Mulher e Homem aprenderam através do Sonho, que todas as criaturas eram seus parentes espirituais, … e que devem proteger o Sonho de toda a vida.
E Sonharam com suas Crianças, que sabiam que logo chegariam.
E Eles Sonharam em como ensinariam esses Segredos do Sonho para essa criança que ainda não havia nascido.
Então, o Grande-Espírido-da-Vida soube finalmente que o Segredo de Sonhar estava seguro.
Cansado do Sonho da Criação, o Espírito-de-toda-a-Vida se recolheu na Terra para descansar e se recuperar.
E é por isso que agora, quando os espíritos de todas as criaturas se cansam, eles se unem ao Espírito-da-Vida na Terra.
E é por isso que a Terra é Sagrada, e Homem e Mulher devem ser seus Guardiões, assim como Eles protegem o Segredo de Sonhar.
Adaptado por Rowan Walking Wolf (2009)
Anti direito autoral
Comentários
O Sonho ou o Tempo do Sonho é um mundo sagrado para os povos aborígenes australianos, além do tempo e do espaço no qual os Seres Espirituais Totêmicos criaram o mundo. O Tempo do Sonho se assemelha ao Alam al-Mithal dos místicos sufis – equivalente ao mundus imaginalis dos filósofos medievais-; ou seja, um ciclo infinito, paralelo à realidade material que, por outro lado, é mais real que a supostamente objetiva realidade dos sentidos. O mesmo ocorre com o Alam al-Mithal dos Sufi. Do Tempo do Sonho emerge a fundação da sociedade aborígene, sua simbologia, comportamentos e leis; em resumo: sua visão de mundo.
Os aborígenes australianos acreditam que todas as pessoas, de alguma forma, existem no Tempo do Sonho e que essa parte das pessoas já estavam lá muito antes de seu nascimento na Terra e continuará existindo muito depois de suas mortes.
Fontes
Walking Wolf, R. (2009). The Secret of Dreaming. Disponível em: https://yggdrasildistro.files.wordpress.com/2011/10/the-secret-of- dreaming-web-reading.pdf.
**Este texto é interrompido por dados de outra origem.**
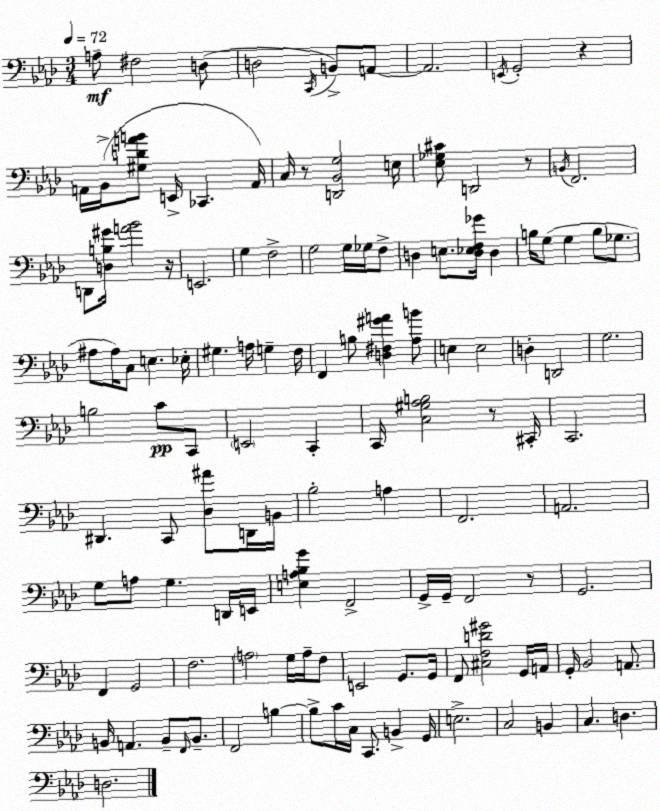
X:1
T:Untitled
M:3/4
L:1/4
K:Ab
A,/2 ^F,2 D,/2 D,2 C,,/4 B,,/2 A,,/2 A,,2 E,,/4 G,,2 z A,,/4 _B,,/4 [^G,DAB]/2 E,,/4 _C,, A,,/4 C,/4 z/2 [D,,_B,,G,]2 E,/4 [_E,_G,^C]/2 D,,2 z/2 B,,/4 F,,2 D,,/2 [D,B,^G]/4 [A_B]2 z/4 E,,2 G, F,2 G,2 G,/4 _G,/4 F,/2 D, E,/2 [D,_E,F,_G]/4 D, B,/4 G,/2 G, B,/2 _G,/2 ^A,/2 ^A,/4 C,/2 E, _E,/4 ^G, A,/4 G, F,/4 F,, B,/2 [D,^F,^GA] [_A,B]/2 E, E,2 D, D,,2 G,2 B,2 C/2 C,,/2 E,,2 C,, C,,/4 [C,^G,_A,B,]2 z/2 ^C,,/4 C,,2 ^D,, C,,/2 [_D,^A]/2 D,,/4 B,,/4 _B,2 A, F,,2 A,,2 G,/2 A,/2 G, D,,/4 E,,/4 [E,A,_B,G] F,,2 G,,/4 G,,/4 F,,2 z/2 G,,2 F,, G,,2 F,2 A,2 G,/4 A,/4 F,/2 E,,2 G,,/2 G,,/4 F,,/2 [^C,F,D^G]2 G,,/4 A,,/4 G,,/4 _B,,2 A,,/2 B,,/4 A,, B,,/2 F,,/4 B,,/2 F,,2 B, B,/2 C/4 C,/4 C,,/2 B,, G,,/4 E,2 C,2 B,, C, D, D,2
Associado ao texto da Carta da Terra
Preâmbulo: Terra, Nosso Lar – A proteção da vitalidade, diversidade e beleza da Terra é um dever sagrado.
Outras passagens que esta história ilustra
Preâmbulo: Desafios Para o Futuro – A escolha é nossa: formar uma aliança global para cuidar da Terra e uns dos outros, ou arriscar a nossa destruição e a da diversidade da vida.